**WHAT YOU NEED TO DO**
1. Copy the stretch of the TARGET2-Securities text from "One of the objectives" through "on unsettled transactions." word for word.
2. According to the TARGET2-Securities text, which four central banks of the Eurosystem were assigned the development and operation of T2S?
3. Summarize the TARGET2-Securities text in two sentences.

T2S (TARGET2-Securities) is a European securities settlement engine which aims to offer centralised delivery-versus-payment (DvP) settlement in central bank funds across all European securities markets. It is important to take note of the fact that T2S is not a central securities depository (CSD), but a platform intended to enable CSDs to increase their competitiveness.

After market consultations and a decision by the Governing Council of the European Central Bank (ECB), the project was launched in 2008 and the platform started operations in 2015. The T2S Framework Agreement, negotiated between CSDs and the Eurosystem, has been signed by 24 CSDs, which migrated to the T2S platform in four waves between June 2015 and February 2017.

The fundamental objective of the T2S project is to integrate and harmonise the highly fragmented securities settlement infrastructure in Europe. It aims to reduce the costs of cross-border securities settlement and to increase competition and choice amongst providers of post-trading services in Europe. Therefore it is a critical step forward in the creation of the single market for financial services in the European Union.

The development and operation of T2S was assigned to four central banks of the Eurosystem—those of France, Germany, Italy, and Spain. The project is being coordinated by the ECB. The IT platform will be owned and operated by the Eurosystem. Technical details of the project are available at the ECB T2S project website.

Objective and benefits

One of the objectives of T2S is to reduce the cost of securities settlement in Europe, in particular for transactions across EU countries, which can be ten times more expensive than domestic transactions. In addition, banks are able to optimise their collateral (finance) and liquidity management. The T2S settlement platform is also a step towards a single market for financial services. The T2S project was intended as a catalyst for further harmonisation of post-trade practices and regulations across Europe. Significant progress has already been made by the T2S governance bodies, composed of industry experts, on harmonisation of instructions management and settlement processes, as well as on the processing of corporate actions on unsettled transactions. 

As a result of reduced settlement costs, increased competition, and greater harmonisation, T2S is expected to have a positive impact on European economic growth. The lower costs of settlement, and potentially the costs for other post-trade services, are expected to be passed on to investors. Furthermore, by making it easier and less costly to access securities in other EU countries, investors could benefit from more diversified bond and equity portfolios. In addition, issuers will gain access to a more diversified investor base.

**INFORMATION SUPPLIED**
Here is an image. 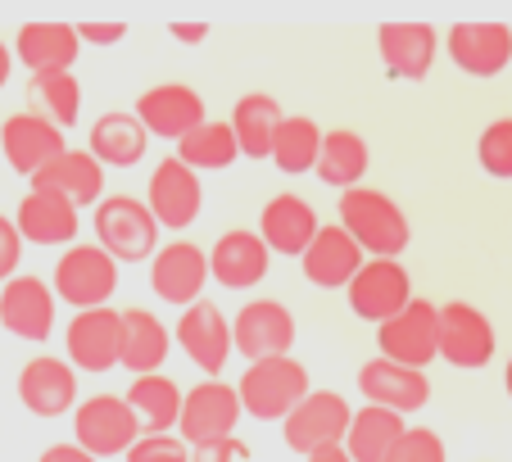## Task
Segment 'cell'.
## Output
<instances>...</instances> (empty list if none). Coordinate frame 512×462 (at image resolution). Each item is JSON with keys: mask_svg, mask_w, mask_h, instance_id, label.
Segmentation results:
<instances>
[{"mask_svg": "<svg viewBox=\"0 0 512 462\" xmlns=\"http://www.w3.org/2000/svg\"><path fill=\"white\" fill-rule=\"evenodd\" d=\"M340 227L363 245V254L372 259H399L413 241V227H408L404 209L390 200L386 191H372V186H349L340 191Z\"/></svg>", "mask_w": 512, "mask_h": 462, "instance_id": "obj_1", "label": "cell"}, {"mask_svg": "<svg viewBox=\"0 0 512 462\" xmlns=\"http://www.w3.org/2000/svg\"><path fill=\"white\" fill-rule=\"evenodd\" d=\"M236 390H241V404L250 417H259V422H286L304 404V395H309V367L290 354L263 358V363L245 367Z\"/></svg>", "mask_w": 512, "mask_h": 462, "instance_id": "obj_2", "label": "cell"}, {"mask_svg": "<svg viewBox=\"0 0 512 462\" xmlns=\"http://www.w3.org/2000/svg\"><path fill=\"white\" fill-rule=\"evenodd\" d=\"M96 245H105L118 263H145L159 254V218L136 195H109L91 213Z\"/></svg>", "mask_w": 512, "mask_h": 462, "instance_id": "obj_3", "label": "cell"}, {"mask_svg": "<svg viewBox=\"0 0 512 462\" xmlns=\"http://www.w3.org/2000/svg\"><path fill=\"white\" fill-rule=\"evenodd\" d=\"M118 290V259L105 245H68L64 259L55 263V295L73 304L78 313L105 308Z\"/></svg>", "mask_w": 512, "mask_h": 462, "instance_id": "obj_4", "label": "cell"}, {"mask_svg": "<svg viewBox=\"0 0 512 462\" xmlns=\"http://www.w3.org/2000/svg\"><path fill=\"white\" fill-rule=\"evenodd\" d=\"M141 422H136L132 404L118 395H91L87 404L73 408V444H82L96 458H118L141 440Z\"/></svg>", "mask_w": 512, "mask_h": 462, "instance_id": "obj_5", "label": "cell"}, {"mask_svg": "<svg viewBox=\"0 0 512 462\" xmlns=\"http://www.w3.org/2000/svg\"><path fill=\"white\" fill-rule=\"evenodd\" d=\"M245 404H241V390L227 385L223 376H204L200 385H191L182 399V440L191 444H209V440H223V435H236V422H241Z\"/></svg>", "mask_w": 512, "mask_h": 462, "instance_id": "obj_6", "label": "cell"}, {"mask_svg": "<svg viewBox=\"0 0 512 462\" xmlns=\"http://www.w3.org/2000/svg\"><path fill=\"white\" fill-rule=\"evenodd\" d=\"M349 422H354V408L345 404V395L336 390H309L304 404L281 422V435H286V449L290 453H318L327 444H345Z\"/></svg>", "mask_w": 512, "mask_h": 462, "instance_id": "obj_7", "label": "cell"}, {"mask_svg": "<svg viewBox=\"0 0 512 462\" xmlns=\"http://www.w3.org/2000/svg\"><path fill=\"white\" fill-rule=\"evenodd\" d=\"M499 349V336H494V322L485 318L476 304L467 299H449L440 304V358L458 372H476L485 367Z\"/></svg>", "mask_w": 512, "mask_h": 462, "instance_id": "obj_8", "label": "cell"}, {"mask_svg": "<svg viewBox=\"0 0 512 462\" xmlns=\"http://www.w3.org/2000/svg\"><path fill=\"white\" fill-rule=\"evenodd\" d=\"M349 308H354V318L363 322H390L395 313H404L408 304H413V277H408V268L399 259H368L363 263V272H358L354 281H349Z\"/></svg>", "mask_w": 512, "mask_h": 462, "instance_id": "obj_9", "label": "cell"}, {"mask_svg": "<svg viewBox=\"0 0 512 462\" xmlns=\"http://www.w3.org/2000/svg\"><path fill=\"white\" fill-rule=\"evenodd\" d=\"M377 349L381 358L404 367H426L440 354V308L431 299H413L404 313L377 327Z\"/></svg>", "mask_w": 512, "mask_h": 462, "instance_id": "obj_10", "label": "cell"}, {"mask_svg": "<svg viewBox=\"0 0 512 462\" xmlns=\"http://www.w3.org/2000/svg\"><path fill=\"white\" fill-rule=\"evenodd\" d=\"M64 349L68 363L82 367V372H109V367L123 363V313L118 308H87V313H73L64 331Z\"/></svg>", "mask_w": 512, "mask_h": 462, "instance_id": "obj_11", "label": "cell"}, {"mask_svg": "<svg viewBox=\"0 0 512 462\" xmlns=\"http://www.w3.org/2000/svg\"><path fill=\"white\" fill-rule=\"evenodd\" d=\"M173 336H177V345H182V354L191 358L204 376H223L227 358H232V349H236L232 322H227L223 308L209 304V299L182 308V322L173 327Z\"/></svg>", "mask_w": 512, "mask_h": 462, "instance_id": "obj_12", "label": "cell"}, {"mask_svg": "<svg viewBox=\"0 0 512 462\" xmlns=\"http://www.w3.org/2000/svg\"><path fill=\"white\" fill-rule=\"evenodd\" d=\"M209 254L191 241H173V245H159V254L150 259V286L164 304L177 308H191L204 299V286H209Z\"/></svg>", "mask_w": 512, "mask_h": 462, "instance_id": "obj_13", "label": "cell"}, {"mask_svg": "<svg viewBox=\"0 0 512 462\" xmlns=\"http://www.w3.org/2000/svg\"><path fill=\"white\" fill-rule=\"evenodd\" d=\"M232 340H236V354H245L250 363L281 358L295 345V318L277 299H254V304H245L232 318Z\"/></svg>", "mask_w": 512, "mask_h": 462, "instance_id": "obj_14", "label": "cell"}, {"mask_svg": "<svg viewBox=\"0 0 512 462\" xmlns=\"http://www.w3.org/2000/svg\"><path fill=\"white\" fill-rule=\"evenodd\" d=\"M145 204H150V213L159 218V227H191L195 218H200V204H204V186H200V173L195 168H186L182 159H164V164L155 168V177H150V191H145Z\"/></svg>", "mask_w": 512, "mask_h": 462, "instance_id": "obj_15", "label": "cell"}, {"mask_svg": "<svg viewBox=\"0 0 512 462\" xmlns=\"http://www.w3.org/2000/svg\"><path fill=\"white\" fill-rule=\"evenodd\" d=\"M132 114L145 123V132L164 136V141H182V136H191L200 123H209V118H204L200 91L182 87V82H164V87L141 91Z\"/></svg>", "mask_w": 512, "mask_h": 462, "instance_id": "obj_16", "label": "cell"}, {"mask_svg": "<svg viewBox=\"0 0 512 462\" xmlns=\"http://www.w3.org/2000/svg\"><path fill=\"white\" fill-rule=\"evenodd\" d=\"M55 290L41 277H10L0 286V327L19 340H46L55 331Z\"/></svg>", "mask_w": 512, "mask_h": 462, "instance_id": "obj_17", "label": "cell"}, {"mask_svg": "<svg viewBox=\"0 0 512 462\" xmlns=\"http://www.w3.org/2000/svg\"><path fill=\"white\" fill-rule=\"evenodd\" d=\"M268 268H272V250L259 231H245V227L223 231L218 245L209 250L213 281L227 290H254L263 277H268Z\"/></svg>", "mask_w": 512, "mask_h": 462, "instance_id": "obj_18", "label": "cell"}, {"mask_svg": "<svg viewBox=\"0 0 512 462\" xmlns=\"http://www.w3.org/2000/svg\"><path fill=\"white\" fill-rule=\"evenodd\" d=\"M0 150H5L14 173L37 177L46 164H55L68 145H64V127L46 123L41 114H14L0 127Z\"/></svg>", "mask_w": 512, "mask_h": 462, "instance_id": "obj_19", "label": "cell"}, {"mask_svg": "<svg viewBox=\"0 0 512 462\" xmlns=\"http://www.w3.org/2000/svg\"><path fill=\"white\" fill-rule=\"evenodd\" d=\"M358 390H363V399L368 404H381L390 408V413H417V408H426V399H431V381H426L422 367H404V363H390V358H372V363H363V372H358Z\"/></svg>", "mask_w": 512, "mask_h": 462, "instance_id": "obj_20", "label": "cell"}, {"mask_svg": "<svg viewBox=\"0 0 512 462\" xmlns=\"http://www.w3.org/2000/svg\"><path fill=\"white\" fill-rule=\"evenodd\" d=\"M19 399L32 417H64L78 404V372L64 358H32L19 372Z\"/></svg>", "mask_w": 512, "mask_h": 462, "instance_id": "obj_21", "label": "cell"}, {"mask_svg": "<svg viewBox=\"0 0 512 462\" xmlns=\"http://www.w3.org/2000/svg\"><path fill=\"white\" fill-rule=\"evenodd\" d=\"M322 231L318 213L304 195H272L259 213V236L268 241L272 254H286V259H304V250L313 245V236Z\"/></svg>", "mask_w": 512, "mask_h": 462, "instance_id": "obj_22", "label": "cell"}, {"mask_svg": "<svg viewBox=\"0 0 512 462\" xmlns=\"http://www.w3.org/2000/svg\"><path fill=\"white\" fill-rule=\"evenodd\" d=\"M300 268L318 290H349V281L363 272V245H358L340 222H331V227H322L318 236H313Z\"/></svg>", "mask_w": 512, "mask_h": 462, "instance_id": "obj_23", "label": "cell"}, {"mask_svg": "<svg viewBox=\"0 0 512 462\" xmlns=\"http://www.w3.org/2000/svg\"><path fill=\"white\" fill-rule=\"evenodd\" d=\"M445 50L463 73L494 77L512 59V28H503V23H454L445 37Z\"/></svg>", "mask_w": 512, "mask_h": 462, "instance_id": "obj_24", "label": "cell"}, {"mask_svg": "<svg viewBox=\"0 0 512 462\" xmlns=\"http://www.w3.org/2000/svg\"><path fill=\"white\" fill-rule=\"evenodd\" d=\"M14 227L32 245H78V204L55 191H28L14 213Z\"/></svg>", "mask_w": 512, "mask_h": 462, "instance_id": "obj_25", "label": "cell"}, {"mask_svg": "<svg viewBox=\"0 0 512 462\" xmlns=\"http://www.w3.org/2000/svg\"><path fill=\"white\" fill-rule=\"evenodd\" d=\"M381 59H386V73L395 82H422L435 64V28L426 23H381L377 32Z\"/></svg>", "mask_w": 512, "mask_h": 462, "instance_id": "obj_26", "label": "cell"}, {"mask_svg": "<svg viewBox=\"0 0 512 462\" xmlns=\"http://www.w3.org/2000/svg\"><path fill=\"white\" fill-rule=\"evenodd\" d=\"M32 191H55L64 200L82 204H100L105 200V164L91 150H64L55 164H46L32 177Z\"/></svg>", "mask_w": 512, "mask_h": 462, "instance_id": "obj_27", "label": "cell"}, {"mask_svg": "<svg viewBox=\"0 0 512 462\" xmlns=\"http://www.w3.org/2000/svg\"><path fill=\"white\" fill-rule=\"evenodd\" d=\"M78 28L68 23H23L19 41H14V55L32 68V73H68L73 59H78Z\"/></svg>", "mask_w": 512, "mask_h": 462, "instance_id": "obj_28", "label": "cell"}, {"mask_svg": "<svg viewBox=\"0 0 512 462\" xmlns=\"http://www.w3.org/2000/svg\"><path fill=\"white\" fill-rule=\"evenodd\" d=\"M168 349H173V331L155 318V313H145V308H123V363L127 372L136 376H150L164 367Z\"/></svg>", "mask_w": 512, "mask_h": 462, "instance_id": "obj_29", "label": "cell"}, {"mask_svg": "<svg viewBox=\"0 0 512 462\" xmlns=\"http://www.w3.org/2000/svg\"><path fill=\"white\" fill-rule=\"evenodd\" d=\"M127 404H132L136 422H141L145 435H168L177 422H182V390H177L173 376L164 372H150V376H136L132 390H127Z\"/></svg>", "mask_w": 512, "mask_h": 462, "instance_id": "obj_30", "label": "cell"}, {"mask_svg": "<svg viewBox=\"0 0 512 462\" xmlns=\"http://www.w3.org/2000/svg\"><path fill=\"white\" fill-rule=\"evenodd\" d=\"M404 413H390L381 404H368L358 408L354 422H349V435H345V449L354 462H386L390 449L404 440Z\"/></svg>", "mask_w": 512, "mask_h": 462, "instance_id": "obj_31", "label": "cell"}, {"mask_svg": "<svg viewBox=\"0 0 512 462\" xmlns=\"http://www.w3.org/2000/svg\"><path fill=\"white\" fill-rule=\"evenodd\" d=\"M281 105L268 96V91H250V96L236 100L232 109V132L241 141L245 159H272V141H277V127H281Z\"/></svg>", "mask_w": 512, "mask_h": 462, "instance_id": "obj_32", "label": "cell"}, {"mask_svg": "<svg viewBox=\"0 0 512 462\" xmlns=\"http://www.w3.org/2000/svg\"><path fill=\"white\" fill-rule=\"evenodd\" d=\"M145 145L150 132L136 114H105L91 127V154H96L105 168H132L145 159Z\"/></svg>", "mask_w": 512, "mask_h": 462, "instance_id": "obj_33", "label": "cell"}, {"mask_svg": "<svg viewBox=\"0 0 512 462\" xmlns=\"http://www.w3.org/2000/svg\"><path fill=\"white\" fill-rule=\"evenodd\" d=\"M372 154H368V141L358 132H349V127H336V132L322 136V154H318V177L327 186H340V191H349V186L363 182V173H368Z\"/></svg>", "mask_w": 512, "mask_h": 462, "instance_id": "obj_34", "label": "cell"}, {"mask_svg": "<svg viewBox=\"0 0 512 462\" xmlns=\"http://www.w3.org/2000/svg\"><path fill=\"white\" fill-rule=\"evenodd\" d=\"M318 154H322V127L304 114H286L272 141V164L286 177L300 173H318Z\"/></svg>", "mask_w": 512, "mask_h": 462, "instance_id": "obj_35", "label": "cell"}, {"mask_svg": "<svg viewBox=\"0 0 512 462\" xmlns=\"http://www.w3.org/2000/svg\"><path fill=\"white\" fill-rule=\"evenodd\" d=\"M28 105H32V114H41L46 123H55V127L78 123L82 87H78V77H73V68H68V73H32Z\"/></svg>", "mask_w": 512, "mask_h": 462, "instance_id": "obj_36", "label": "cell"}, {"mask_svg": "<svg viewBox=\"0 0 512 462\" xmlns=\"http://www.w3.org/2000/svg\"><path fill=\"white\" fill-rule=\"evenodd\" d=\"M177 159H182L186 168H232L236 159H241V141H236V132H232V123H200L191 136H182L177 141Z\"/></svg>", "mask_w": 512, "mask_h": 462, "instance_id": "obj_37", "label": "cell"}, {"mask_svg": "<svg viewBox=\"0 0 512 462\" xmlns=\"http://www.w3.org/2000/svg\"><path fill=\"white\" fill-rule=\"evenodd\" d=\"M476 159H481V168L490 177L512 182V118H494L485 127L481 141H476Z\"/></svg>", "mask_w": 512, "mask_h": 462, "instance_id": "obj_38", "label": "cell"}, {"mask_svg": "<svg viewBox=\"0 0 512 462\" xmlns=\"http://www.w3.org/2000/svg\"><path fill=\"white\" fill-rule=\"evenodd\" d=\"M386 462H449V453H445V440L431 426H408L404 440L390 449Z\"/></svg>", "mask_w": 512, "mask_h": 462, "instance_id": "obj_39", "label": "cell"}, {"mask_svg": "<svg viewBox=\"0 0 512 462\" xmlns=\"http://www.w3.org/2000/svg\"><path fill=\"white\" fill-rule=\"evenodd\" d=\"M127 462H191L182 435H141L127 449Z\"/></svg>", "mask_w": 512, "mask_h": 462, "instance_id": "obj_40", "label": "cell"}, {"mask_svg": "<svg viewBox=\"0 0 512 462\" xmlns=\"http://www.w3.org/2000/svg\"><path fill=\"white\" fill-rule=\"evenodd\" d=\"M191 462H250V444L236 440V435H223V440L195 444Z\"/></svg>", "mask_w": 512, "mask_h": 462, "instance_id": "obj_41", "label": "cell"}, {"mask_svg": "<svg viewBox=\"0 0 512 462\" xmlns=\"http://www.w3.org/2000/svg\"><path fill=\"white\" fill-rule=\"evenodd\" d=\"M19 259H23L19 227H14V218H0V286L10 277H19Z\"/></svg>", "mask_w": 512, "mask_h": 462, "instance_id": "obj_42", "label": "cell"}, {"mask_svg": "<svg viewBox=\"0 0 512 462\" xmlns=\"http://www.w3.org/2000/svg\"><path fill=\"white\" fill-rule=\"evenodd\" d=\"M127 23H78V37L82 41H96V46H114V41H123Z\"/></svg>", "mask_w": 512, "mask_h": 462, "instance_id": "obj_43", "label": "cell"}, {"mask_svg": "<svg viewBox=\"0 0 512 462\" xmlns=\"http://www.w3.org/2000/svg\"><path fill=\"white\" fill-rule=\"evenodd\" d=\"M37 462H100V458L96 453H87L82 444H50Z\"/></svg>", "mask_w": 512, "mask_h": 462, "instance_id": "obj_44", "label": "cell"}, {"mask_svg": "<svg viewBox=\"0 0 512 462\" xmlns=\"http://www.w3.org/2000/svg\"><path fill=\"white\" fill-rule=\"evenodd\" d=\"M173 37L186 41V46H195V41L209 37V28H204V23H173Z\"/></svg>", "mask_w": 512, "mask_h": 462, "instance_id": "obj_45", "label": "cell"}, {"mask_svg": "<svg viewBox=\"0 0 512 462\" xmlns=\"http://www.w3.org/2000/svg\"><path fill=\"white\" fill-rule=\"evenodd\" d=\"M304 462H354L349 458V449L345 444H327V449H318V453H309Z\"/></svg>", "mask_w": 512, "mask_h": 462, "instance_id": "obj_46", "label": "cell"}, {"mask_svg": "<svg viewBox=\"0 0 512 462\" xmlns=\"http://www.w3.org/2000/svg\"><path fill=\"white\" fill-rule=\"evenodd\" d=\"M10 68H14V55H10V50H5V41H0V87L10 82Z\"/></svg>", "mask_w": 512, "mask_h": 462, "instance_id": "obj_47", "label": "cell"}, {"mask_svg": "<svg viewBox=\"0 0 512 462\" xmlns=\"http://www.w3.org/2000/svg\"><path fill=\"white\" fill-rule=\"evenodd\" d=\"M503 390H508V399H512V358H508V367H503Z\"/></svg>", "mask_w": 512, "mask_h": 462, "instance_id": "obj_48", "label": "cell"}]
</instances>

**RESPONSES TO THE TASKS**
1.
One of the objectives of T2S is to reduce the cost of securities settlement in Europe, in particular for transactions across EU countries, which can be ten times more expensive than domestic transactions. In addition, banks are able to optimise their collateral (finance) and liquidity management. The T2S settlement platform is also a step towards a single market for financial services. The T2S project was intended as a catalyst for further harmonisation of post-trade practices and regulations across Europe. Significant progress has already been made by the T2S governance bodies, composed of industry experts, on harmonisation of instructions management and settlement processes, as well as on the processing of corporate actions on unsettled transactions.

2. The central banks of France, Germany, Italy, and Spain.

3. T2S is a European securities settlement platform, not a central securities depository, that offers centralized delivery-versus-payment settlement in central bank funds; it began operations in 2015, and 24 CSDs migrated to it between June 2015 and February 2017. Its aims are to integrate and harmonize Europe's fragmented settlement infrastructure, cut the cost of cross-border settlement, and increase competition among post-trading service providers, which is expected to benefit investors, issuers, and European economic growth.